Extrait du document.
/---
Santé

Peut-on parler « d’épidémie d’autisme » comme le ministre de la Santé de Trump ?

ÉTATS-UNIS – Une étude pour mieux développer son récit anti-vax ? C’est la stratégie que semble avoir choisie Robert Kennedy Jr ce jeudi 10 avril, lorsqu’il a annoncé en grande pompe durant un Conseil des ministres – en présence de Donald Trump – qu’il allait prochainement lancer une étude établissant les « causes » de ce qu’il qualifie d’« épidémie d’autisme ».

Les troubles du spectre autistique (TSA), marotte de Donald Trump et de son ministre de la Santé, font à nouveau les frais du narratif des deux hommes : insinuer un lien entre la vaccination et l’autisme. Donald Trump a d’ailleurs clairement fait le lien jeudi, affirmant qu’« il y a quelque chose qui cause » l’autisme. « Il est possible qu’il faille arrêter de prendre quelque chose, ou de manger quelque chose… ou peut-être que c’est un vaccin. »

Mais sur le fond, le ministre de la Santé de Donald Trump a-t-il raison d’employer le terme d’« épidémie » d’autisme ?

Une augmentation explicable

Malheureusement pour Robert Kennedy Jr et Donald Trump, tout n’est pas aussi simple avec les troubles du spectre autistique. Selon les chiffres de la principale agence sanitaire américaine (CDC), la prévalence des cas d’autisme est passée de 1 enfant sur 150 parmi ceux nés en 1992 à 1 sur 36 pour ceux nés en 2012. Une augmentation difficile à contester aux États-Unis, mais qu’il faut considérer avec précaution.
\---
Liste des activités.
1/ Reproduisez tout le passage de l'article sur l'autisme, depuis « Mais sur le » jusqu'à « considérer avec précaution. ».
2/ Reprenez l'article sur l'autisme là où il s'arrête et écrivez la suite.
Les données ne jouent aucun rôle ici.

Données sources
/---
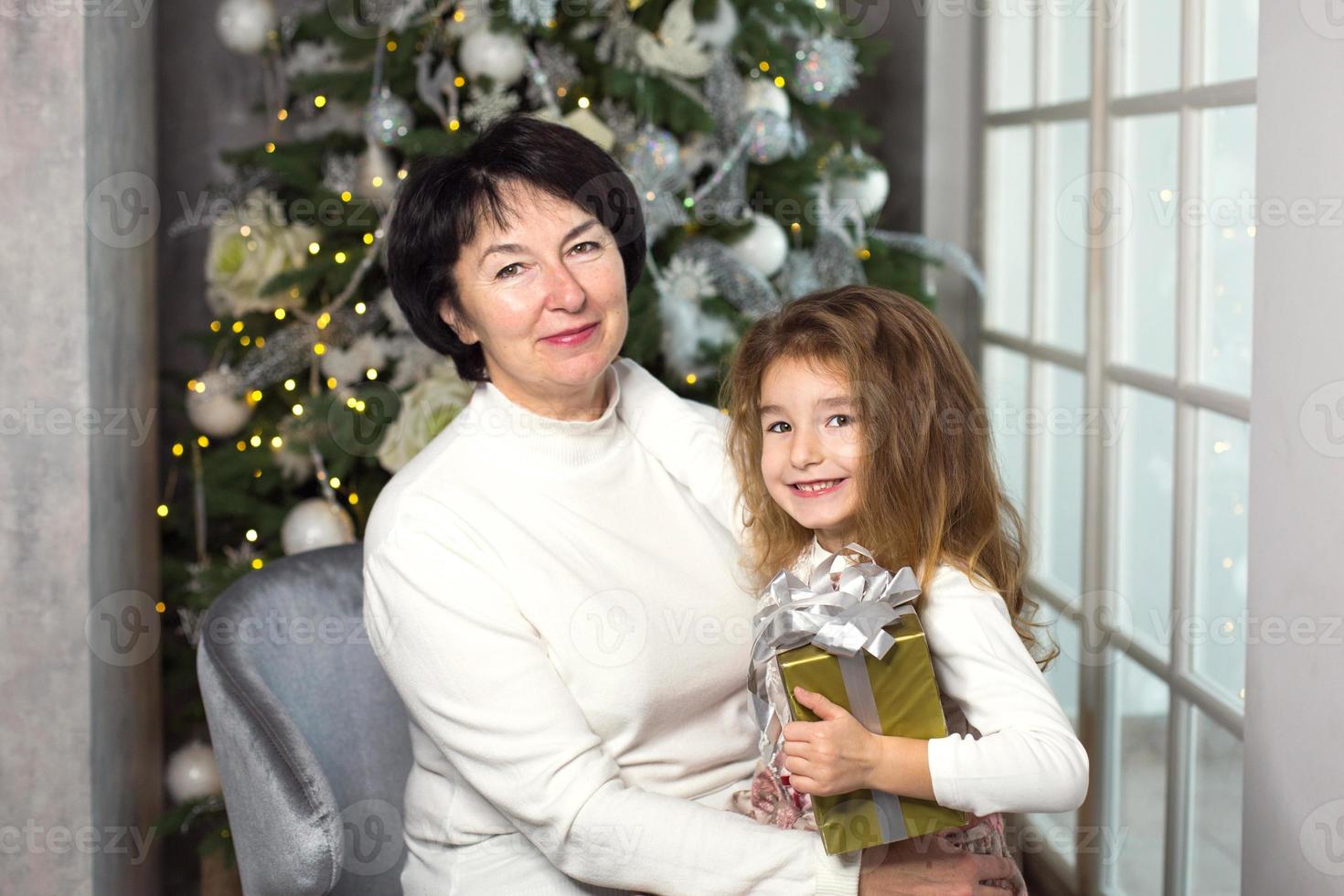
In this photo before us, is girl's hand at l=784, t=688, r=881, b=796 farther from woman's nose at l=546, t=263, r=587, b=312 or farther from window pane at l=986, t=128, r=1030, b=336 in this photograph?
window pane at l=986, t=128, r=1030, b=336

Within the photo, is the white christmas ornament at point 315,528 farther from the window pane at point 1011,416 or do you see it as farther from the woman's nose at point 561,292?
the window pane at point 1011,416

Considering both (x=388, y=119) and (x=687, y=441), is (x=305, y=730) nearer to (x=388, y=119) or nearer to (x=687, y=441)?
(x=687, y=441)

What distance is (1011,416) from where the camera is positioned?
122 inches

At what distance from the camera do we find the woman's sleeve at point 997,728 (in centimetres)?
135

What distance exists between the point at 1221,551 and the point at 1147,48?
89 cm

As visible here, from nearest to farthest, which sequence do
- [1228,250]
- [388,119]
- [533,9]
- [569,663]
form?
[569,663]
[1228,250]
[533,9]
[388,119]

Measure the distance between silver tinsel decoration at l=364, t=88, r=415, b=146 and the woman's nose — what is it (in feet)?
3.80

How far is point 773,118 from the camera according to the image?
9.19 ft

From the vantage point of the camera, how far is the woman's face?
1.69m

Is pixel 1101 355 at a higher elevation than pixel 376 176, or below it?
below

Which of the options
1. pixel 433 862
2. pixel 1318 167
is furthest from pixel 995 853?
pixel 1318 167

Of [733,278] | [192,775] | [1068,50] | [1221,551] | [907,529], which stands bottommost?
[192,775]

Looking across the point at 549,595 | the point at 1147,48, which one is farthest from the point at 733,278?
\---
Réponses attendues.
1/
Mais sur le fond, le ministre de la Santé de Donald Trump a-t-il raison d’employer le terme d’« épidémie » d’autisme ?

Une augmentation explicable

Malheureusement pour Robert Kennedy Jr et Donald Trump, tout n’est pas aussi simple avec les troubles du spectre autistique. Selon les chiffres de la principale agence sanitaire américaine (CDC), la prévalence des cas d’autisme est passée de 1 enfant sur 150 parmi ceux nés en 1992 à 1 sur 36 pour ceux nés en 2012. Une augmentation difficile à contester aux États-Unis, mais qu’il faut considérer avec précaution.

2/
En cause ? Les progrès récents réalisés dans les diagnostics, le dépistage et la sensibilisation, qui expliquent en partie la multiplication des cas observée au fil des décennies. Le directeur de recherches au CNRS Franck Ramus faisait déjà ce constat en 2017 dans The Conversation en évoquant « un élargissement des critères (de classification diagnostique), et une meilleure reconnaissance des signes de la part des parents, des enseignants, et des médecins ».

Dans cet article, le chercheur du CNRS évoquait aussi un autre facteur pour expliquer cette augmentation constante des cas de TSA, en particulier aux États-Unis : « Au fur et à mesure que la prévalence de l’autisme augmentait aux États-Unis, celle de la déficience intellectuelle diminuait, montrant un phénomène de vases communicants entre les deux diagnostics ». Ainsi, de plus en plus de troubles du langage ou de cas de mutisme qui étaient précédemment considérés comme symptômes de déficience intellectuels ont progressivement été attribués à l’autisme.

Narratif anti-vax

Contacté par Le HuffPost, Franck Ramus rejette le diagnostic de RFK en renvoyant vers son article de 2017. Dans The Conversation, le chercheur écrivait : « Il n’y a pas lieu à l’heure actuelle d’évoquer une épidémie d’autisme, ni de s’inquiéter exagérément à propos de facteurs de risques nouveaux. » Ou d’avancer des hypothèses hasardeuses, comme l’a fait Donald Trump, sur les causes du trouble autistique.

D’ailleurs, il n’existe pas de cause unique identifiée. En revanche, des facteurs environnementaux associés à des troubles autistiques ont été mis en lumière. Comme la présence d’une neuro-inflammation, des prédispositions génétiques ou encore la prise de certains médicaments durant la grossesse. La recherche se poursuit également sur d’autres domaines, comme la pollution atmosphérique notamment.

Sauf qu’en employant ce vocabulaire bien précis qui instille le doute chez ceux qui ignorent les consensus scientifiques autour de ces questions, Robert F. Kennedy Jr et Donald Trump cherchent à servir un narratif construit de longue date. Dernier exemple d’une longue série de déclarations anti-vaccins des deux hommes.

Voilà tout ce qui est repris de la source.